:: RECORDS SUPPLIED ::

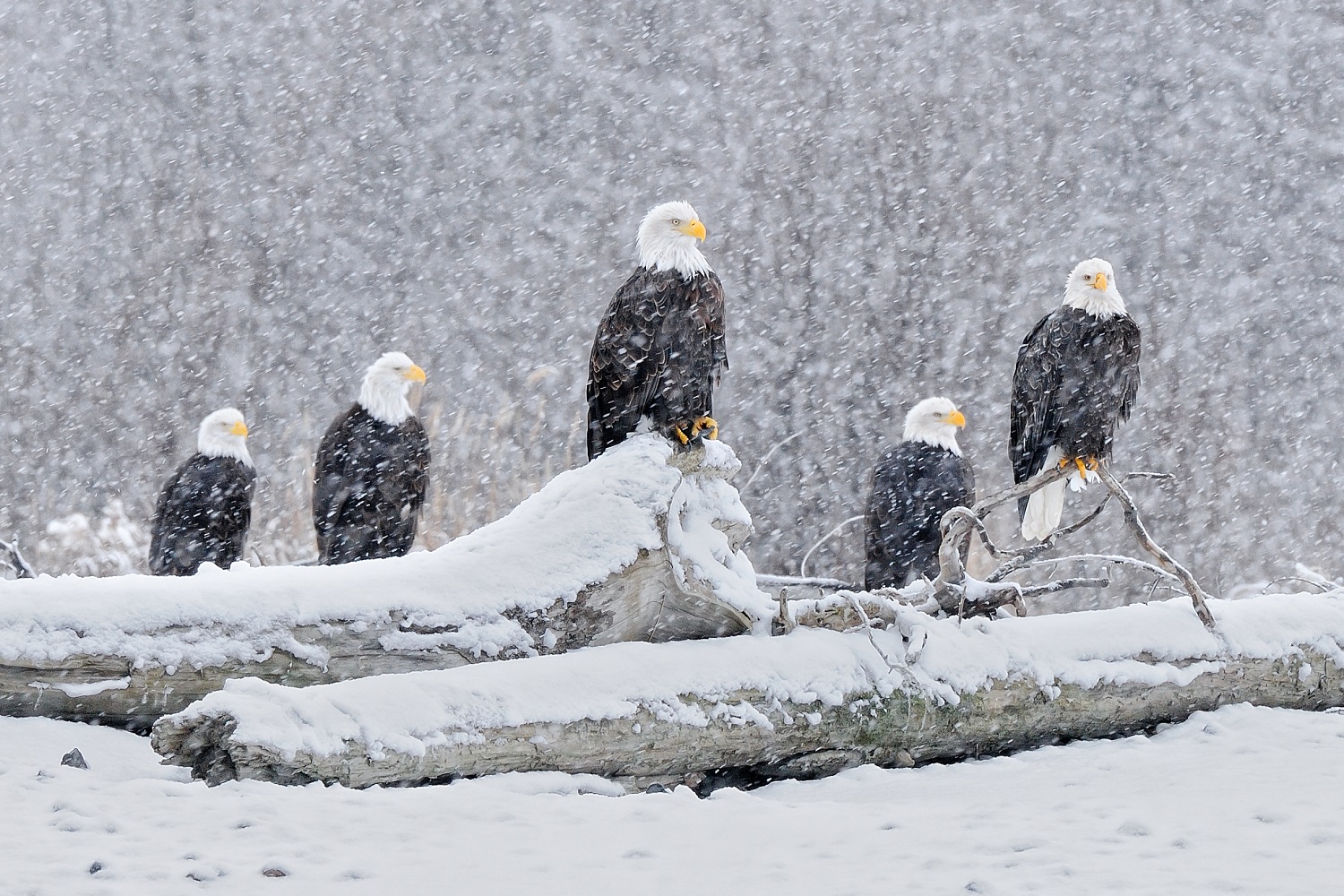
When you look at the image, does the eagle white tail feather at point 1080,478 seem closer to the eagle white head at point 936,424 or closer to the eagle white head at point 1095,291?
the eagle white head at point 1095,291

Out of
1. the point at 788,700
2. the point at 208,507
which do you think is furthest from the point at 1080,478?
the point at 208,507

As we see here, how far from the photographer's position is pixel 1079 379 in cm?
505

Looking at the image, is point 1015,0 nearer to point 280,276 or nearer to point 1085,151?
point 1085,151

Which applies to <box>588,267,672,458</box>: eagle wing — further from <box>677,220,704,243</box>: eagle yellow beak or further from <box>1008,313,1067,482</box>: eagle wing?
<box>1008,313,1067,482</box>: eagle wing

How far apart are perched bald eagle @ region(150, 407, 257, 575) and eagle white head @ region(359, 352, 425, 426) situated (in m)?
0.77

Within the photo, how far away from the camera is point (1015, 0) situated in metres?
15.0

:::

Please retype all of the records above word for word, leaving the pictures out.

OUTPUT FOR THIS EXERCISE:
When you look at the image, does the eagle white tail feather at point 1080,478 seem closer to the eagle white head at point 936,424 or closer to the eagle white head at point 1095,291?
the eagle white head at point 1095,291

Out of
1. the point at 788,700
2. the point at 208,507
which do you think is furthest from the point at 1080,478?
the point at 208,507

As we see here, how far from the photographer's position is pixel 1079 379 in cm?
505

Looking at the image, is point 1015,0 nearer to point 280,276 or nearer to point 1085,151?
point 1085,151

Which applies to <box>588,267,672,458</box>: eagle wing — further from <box>677,220,704,243</box>: eagle yellow beak or further from <box>1008,313,1067,482</box>: eagle wing?
<box>1008,313,1067,482</box>: eagle wing

How far apart are perched bald eagle @ region(150, 407, 257, 575) and eagle white head @ region(359, 352, 425, 426) situated (in m)?
0.77

Within the photo, how far away from the camera is point (1015, 0) situated in metres?
15.0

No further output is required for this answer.